France would join a campaign for war against its former colony Syria if endorsed by the United Nations, French presidential candidate Francois Hollande said on Friday, who leads his rival President Nicolas Sarkozy in current polls.
“If done within a UN framework, we would participate in such an intervention,” Hollande, the Socialist Party’s candidate, told Europe 1 radio when asked about possible UN military action in Syria.
Western and Arab powers meeting in Paris on Thursday said that they would seek tougher international action if Bashar Assad’s Syrian regime flouted a shaky UN peace plan.
They said a UN observer mission in Syria would be dramatically reinforced and US Secretary of State Hillary Clinton called for the UN Security Council to authorize tough new measures against Assad.
She also raised the prospect that Turkey could react to “outrageous” Syrian shelling on its border by invoking a clause in the NATO alliance treaty that would require members to decide if their security is threatened.
Hollande is tipped in opinion polls to win France’s two-round April 22-May 6 presidential election.
Oil-rich Gulf Arab monarchies have so far been the only states in the anti-Assad camp to call for the militarization of the Syrian revolution, while Western powers, including Sarkozy’s France have poured cold water on the suggestion and balked at foreign intervention.
Hollande’s support for military action represents a u-turn in France’s current policy to the crisis, which has opted for sanctions and non-lethal means to pressure Assad.
It is also uncertain whether Hollande would pursue that pledge if elected, or if the Socialist candidate is simply playing the hardline card to draw votes in the upcoming presidential elections.
Russia: ceasefire holding
While Western powers talked down the ceasefire in Syria, Russia sounded cautious optimism on Friday, saying it was generally holding despite some violations and should be seen as an achievement that was saving the country from a broader civil war.
“Despite the existing violations and provocations, the ceasefire is holding overall. This is a great achievement whose loss could lead to a dangerous retreat to a new wave of violence,” the foreign ministry said in a statement.
Russia’s comments came one day after Clinton called on the UN Security Council to brand Syrian Assad a threat to peace.
The Russian foreign ministry said Syria was currently facing a choice of either “moving toward a peaceful national dialogue or retreating to civil war.”
“And every participant of the domestic conflict must make their choice,” Russia said in comments directed at both Assad and the armed opposition.
The foreign ministry added that it also intended to soon host members of the Gulf-funded Syrian National Council (SNC) opposition group in hopes of establishing dialogue in the 13-month conflict.
Russia this week hosted one domestic opposition group whose members are not a part of the SNC and now intends to host other groups in the coming days in a bid to show its constructive approach.
Moscow has been more critical of Assad in recent weeks, but it is also accusing foreign powers – chiefly Gulf Arab states – of openly backing the armed opposition while doing little to support talks.

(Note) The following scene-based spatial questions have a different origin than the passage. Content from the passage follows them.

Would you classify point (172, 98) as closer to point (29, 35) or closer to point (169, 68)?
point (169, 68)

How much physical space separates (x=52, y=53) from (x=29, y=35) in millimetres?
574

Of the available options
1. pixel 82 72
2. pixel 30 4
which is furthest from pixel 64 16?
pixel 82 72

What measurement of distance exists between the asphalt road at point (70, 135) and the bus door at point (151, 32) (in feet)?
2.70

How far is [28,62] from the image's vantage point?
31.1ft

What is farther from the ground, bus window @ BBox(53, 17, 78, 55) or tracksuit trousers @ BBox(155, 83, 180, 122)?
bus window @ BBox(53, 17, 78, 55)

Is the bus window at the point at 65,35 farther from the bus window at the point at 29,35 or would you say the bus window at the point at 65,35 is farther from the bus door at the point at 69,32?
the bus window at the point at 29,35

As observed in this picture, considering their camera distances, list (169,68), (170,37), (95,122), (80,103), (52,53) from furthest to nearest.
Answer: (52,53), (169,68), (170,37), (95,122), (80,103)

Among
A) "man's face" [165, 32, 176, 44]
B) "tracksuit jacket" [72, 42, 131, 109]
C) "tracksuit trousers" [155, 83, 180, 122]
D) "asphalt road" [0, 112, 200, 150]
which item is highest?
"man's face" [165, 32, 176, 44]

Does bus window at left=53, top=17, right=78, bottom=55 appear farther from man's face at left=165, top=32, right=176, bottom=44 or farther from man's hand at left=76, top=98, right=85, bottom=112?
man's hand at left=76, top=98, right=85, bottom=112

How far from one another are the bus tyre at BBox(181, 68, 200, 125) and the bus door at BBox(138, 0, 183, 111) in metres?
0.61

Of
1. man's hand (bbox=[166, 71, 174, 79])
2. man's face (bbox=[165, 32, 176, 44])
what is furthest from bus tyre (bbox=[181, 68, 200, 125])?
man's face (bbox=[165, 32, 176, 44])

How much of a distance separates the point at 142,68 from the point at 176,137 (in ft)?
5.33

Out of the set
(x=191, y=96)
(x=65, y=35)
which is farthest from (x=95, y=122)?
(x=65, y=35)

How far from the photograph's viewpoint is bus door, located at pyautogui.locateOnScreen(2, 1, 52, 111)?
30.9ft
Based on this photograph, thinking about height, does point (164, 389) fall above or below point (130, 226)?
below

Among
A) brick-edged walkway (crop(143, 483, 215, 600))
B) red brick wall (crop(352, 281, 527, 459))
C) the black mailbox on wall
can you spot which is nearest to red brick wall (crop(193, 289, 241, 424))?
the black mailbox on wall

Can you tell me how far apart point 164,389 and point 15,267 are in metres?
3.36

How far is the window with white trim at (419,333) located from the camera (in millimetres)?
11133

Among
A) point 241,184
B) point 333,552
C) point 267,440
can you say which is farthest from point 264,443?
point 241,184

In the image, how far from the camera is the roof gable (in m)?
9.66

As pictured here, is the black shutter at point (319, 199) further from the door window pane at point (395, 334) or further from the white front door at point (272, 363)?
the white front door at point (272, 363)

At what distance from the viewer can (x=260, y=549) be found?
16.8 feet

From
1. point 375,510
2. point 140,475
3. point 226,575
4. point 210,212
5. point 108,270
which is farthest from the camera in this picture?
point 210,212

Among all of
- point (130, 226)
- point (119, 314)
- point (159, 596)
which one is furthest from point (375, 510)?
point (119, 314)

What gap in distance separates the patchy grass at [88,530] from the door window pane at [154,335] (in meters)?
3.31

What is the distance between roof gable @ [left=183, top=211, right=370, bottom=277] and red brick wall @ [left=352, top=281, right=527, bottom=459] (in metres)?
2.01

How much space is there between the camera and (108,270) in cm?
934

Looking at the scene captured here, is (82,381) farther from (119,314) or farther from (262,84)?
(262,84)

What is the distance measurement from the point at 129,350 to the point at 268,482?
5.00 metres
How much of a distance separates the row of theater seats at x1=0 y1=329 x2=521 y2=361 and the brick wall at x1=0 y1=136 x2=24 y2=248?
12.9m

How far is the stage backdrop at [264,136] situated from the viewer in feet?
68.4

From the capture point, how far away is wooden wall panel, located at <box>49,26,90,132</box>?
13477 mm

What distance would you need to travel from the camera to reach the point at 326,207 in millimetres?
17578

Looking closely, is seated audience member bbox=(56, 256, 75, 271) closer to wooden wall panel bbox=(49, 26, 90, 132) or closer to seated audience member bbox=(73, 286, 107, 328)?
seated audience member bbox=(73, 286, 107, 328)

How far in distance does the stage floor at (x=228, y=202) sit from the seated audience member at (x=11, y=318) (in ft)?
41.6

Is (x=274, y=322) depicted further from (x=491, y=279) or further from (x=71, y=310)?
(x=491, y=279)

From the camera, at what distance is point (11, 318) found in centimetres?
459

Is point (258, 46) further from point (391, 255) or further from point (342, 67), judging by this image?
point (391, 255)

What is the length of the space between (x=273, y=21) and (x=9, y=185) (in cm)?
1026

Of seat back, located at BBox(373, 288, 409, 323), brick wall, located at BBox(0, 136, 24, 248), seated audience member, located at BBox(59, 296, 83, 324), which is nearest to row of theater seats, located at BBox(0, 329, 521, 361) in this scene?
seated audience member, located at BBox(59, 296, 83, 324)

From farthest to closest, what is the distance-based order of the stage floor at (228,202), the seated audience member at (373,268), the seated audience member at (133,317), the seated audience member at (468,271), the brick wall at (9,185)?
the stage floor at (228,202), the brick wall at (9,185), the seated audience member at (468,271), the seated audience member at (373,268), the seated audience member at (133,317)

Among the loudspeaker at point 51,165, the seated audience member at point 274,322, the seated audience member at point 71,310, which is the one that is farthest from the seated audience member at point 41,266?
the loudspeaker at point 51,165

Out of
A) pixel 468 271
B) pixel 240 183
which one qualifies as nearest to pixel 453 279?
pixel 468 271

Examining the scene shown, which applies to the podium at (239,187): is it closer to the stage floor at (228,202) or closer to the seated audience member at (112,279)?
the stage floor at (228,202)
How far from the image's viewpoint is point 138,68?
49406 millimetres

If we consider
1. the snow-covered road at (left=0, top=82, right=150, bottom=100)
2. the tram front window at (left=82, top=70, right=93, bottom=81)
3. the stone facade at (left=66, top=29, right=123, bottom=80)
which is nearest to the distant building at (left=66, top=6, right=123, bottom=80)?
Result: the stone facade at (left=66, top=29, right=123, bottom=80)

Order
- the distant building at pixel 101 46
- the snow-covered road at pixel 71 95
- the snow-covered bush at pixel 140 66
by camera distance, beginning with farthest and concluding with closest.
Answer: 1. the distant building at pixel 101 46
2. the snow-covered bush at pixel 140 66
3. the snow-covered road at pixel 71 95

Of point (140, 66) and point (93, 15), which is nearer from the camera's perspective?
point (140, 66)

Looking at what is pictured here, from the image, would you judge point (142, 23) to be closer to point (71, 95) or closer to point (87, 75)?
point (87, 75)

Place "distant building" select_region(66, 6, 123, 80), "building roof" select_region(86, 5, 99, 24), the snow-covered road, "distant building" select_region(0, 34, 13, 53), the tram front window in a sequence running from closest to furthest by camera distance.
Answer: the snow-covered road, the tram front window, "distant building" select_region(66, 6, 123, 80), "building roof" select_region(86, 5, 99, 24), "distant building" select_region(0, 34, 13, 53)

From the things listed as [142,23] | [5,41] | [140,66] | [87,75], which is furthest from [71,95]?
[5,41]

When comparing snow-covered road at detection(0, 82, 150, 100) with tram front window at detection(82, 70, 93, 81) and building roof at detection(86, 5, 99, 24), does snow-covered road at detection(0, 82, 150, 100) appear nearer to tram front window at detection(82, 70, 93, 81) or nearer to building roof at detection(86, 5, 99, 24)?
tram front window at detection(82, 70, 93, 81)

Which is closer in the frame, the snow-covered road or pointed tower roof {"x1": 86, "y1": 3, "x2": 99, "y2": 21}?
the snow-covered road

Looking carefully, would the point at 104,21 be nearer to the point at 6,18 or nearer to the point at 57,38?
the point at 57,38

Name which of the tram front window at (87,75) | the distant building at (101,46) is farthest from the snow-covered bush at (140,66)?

The foreign ministry said it was “satisfied” by Syria’s decision Thursday to sign a deal on a protocol for observers monitoring the ceasefire under a six-point plan agreed with UN-Arab League envoy Kofi Annan.
But it added that what mattered most was the question of how “constructive the Syrian government and opposition groups are toward implementing Annan’s plan.”
Meanwhile, China’s Foreign Ministry said on Friday that the country was willing to contribute members to a United Nations observer team in Syria.
Ministry spokesman Liu Weimin made the comment at a daily news briefing in Beijing.
A handful of UN observers are already in Syria monitoring a week-old truce that has failed to stop bloodshed.
China, along with Russia, has been particularly active diplomatically in preventing the West and its Gulf Arab allies from exploiting the Syrian crisis to further their interests.